▶ _任务说明_
请照录这篇乳腺癌检测文章中的一段：从“from sklearn.model_selection import”起，到“model.fit(X_train,y_train)”为止，首尾两处都包括在内。

▶ _节选段落_
==================================================

逻辑回归算法——乳腺癌检测

阅读量：

这个数据集总共从病灶造影图片中提取以下 10 个关键属性。
• radius 半径即病灶中心点离边界的平均距离
• texture 纹理，灰度值的标准偏差。
• perimeter 周长即病灶的大小
• area 积，也是反映病灶大小一个指标。
• smoothness 平滑度，即半径的变化幅度。
• actness ：密实度，周长的平方除以面积的商再减1
• concavity 凹度，凹陷部分轮廓的严重程度
• concave points 凹点凹陷轮廓的数量。
• symmetry 对称性。
• fractal dimension 分形维度
复合指标，是事物内在逻辑关系的体现

复制代码

 #载入数据

    
 from sklearn.datasets import load_breast_cancer
    
  
    
 cancer=load_breast_cancer()
    
 X=cancer.data
    
 y=cancer.target
    
 print('data shape:{0};no. posttive:{1};no. negative:{2}'.format(X.shape,y[y==1].shape[0],y[y==0].shape[0]))
    
 #data shape:(569, 30);no. posttive:357;no. negative:212

复制代码

 from sklearn.model_selection import train_test_split

    
 from sklearn.linear_model import LogisticRegression
    
 import numpy as np
    
  
    
 X_train,X_test,y_train,y_test=train_test_split(X,y,test_size=0.2)
    
 model=LogisticRegression()
    
 model.fit(X_train,y_train)
    
  
    
 train_score=model.score(X_train,y_train)
    
 test_score=model.score(X_test,y_test)
    
 print('train score:{0:.6f};test score:{1:.6f}'.format(train_score,test_score))
    
  
    
 #检查预测正确率
    
 y_pred=model.predict(X_test)
    
 print('matches:{0}/{1}'.format(np.equal(y_pred,y_test).shape[0],y_test.shape[0]))
    
    
    
    
    
![](https://ad.itadn.com/c/weblog/blog-img/images/2025-08-17/ACgRG5i47hbjIslDMqtmZuWVXa03.png)

全部预测正确，为什么测试评分不是1呢？因为sklearn 是使用预测概率数据来计算模型评分的针对二元分类问题， Logistic Regression 模型会针对每个样本输出两个概率，即为0的概率和为1的概率，哪个概率高就预测为哪个类别。

复制代码

 #模型预测的自信度

    
 #找出自信度不足90%的模型预测
    
 y_pred_proba=model.predict_proba(X_test)
    
 result=y_pred_proba[y_pred_proba[:,0]>0.1]#y_pred_proba[:,0]>0.1获得布尔值，最后显示true值
    
 result[result[:,1]>0.1]

模型优化

复制代码

 #模型优化

    
 #用多项式特征
    
 from sklearn.linear_model import LogisticRegression
    
 from sklearn.preprocessing import PolynomialFeatures
    
 from sklearn.pipeline import Pipeline
    
 import time
    
  
    
 #约定俗成:
    
 #*args：可以理解为长度不固定的列表。

==================================================

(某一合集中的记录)
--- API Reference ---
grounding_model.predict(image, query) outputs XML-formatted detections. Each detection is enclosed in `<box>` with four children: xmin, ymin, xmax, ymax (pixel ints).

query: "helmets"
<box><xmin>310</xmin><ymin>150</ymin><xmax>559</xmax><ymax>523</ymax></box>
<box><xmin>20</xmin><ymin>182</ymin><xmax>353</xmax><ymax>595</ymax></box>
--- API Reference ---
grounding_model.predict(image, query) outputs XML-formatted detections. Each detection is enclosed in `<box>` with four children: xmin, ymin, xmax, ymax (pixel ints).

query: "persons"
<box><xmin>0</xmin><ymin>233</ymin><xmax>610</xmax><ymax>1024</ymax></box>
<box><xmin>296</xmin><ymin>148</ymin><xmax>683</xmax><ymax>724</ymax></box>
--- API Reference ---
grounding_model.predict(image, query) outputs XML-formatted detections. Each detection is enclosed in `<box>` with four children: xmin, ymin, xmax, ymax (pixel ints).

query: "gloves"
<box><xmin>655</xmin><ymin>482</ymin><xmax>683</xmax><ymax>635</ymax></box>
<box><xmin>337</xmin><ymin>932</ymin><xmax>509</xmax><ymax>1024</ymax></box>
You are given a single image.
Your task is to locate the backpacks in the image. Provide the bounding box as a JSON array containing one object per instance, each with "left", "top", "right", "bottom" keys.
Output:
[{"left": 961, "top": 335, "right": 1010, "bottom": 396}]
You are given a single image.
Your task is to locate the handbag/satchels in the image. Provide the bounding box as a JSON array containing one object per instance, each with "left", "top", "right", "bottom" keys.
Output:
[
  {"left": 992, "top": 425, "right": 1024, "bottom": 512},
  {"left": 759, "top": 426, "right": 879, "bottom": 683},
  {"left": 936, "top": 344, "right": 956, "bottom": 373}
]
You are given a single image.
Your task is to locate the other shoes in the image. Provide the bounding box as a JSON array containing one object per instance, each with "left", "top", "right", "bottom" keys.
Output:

==================================================

▶ _任务结果_
from sklearn.model_selection import train_test_split

    
 from sklearn.linear_model import LogisticRegression
    
 import numpy as np
    
  
    
 X_train,X_test,y_train,y_test=train_test_split(X,y,test_size=0.2)
    
 model=LogisticRegression()
    
 model.fit(X_train,y_train)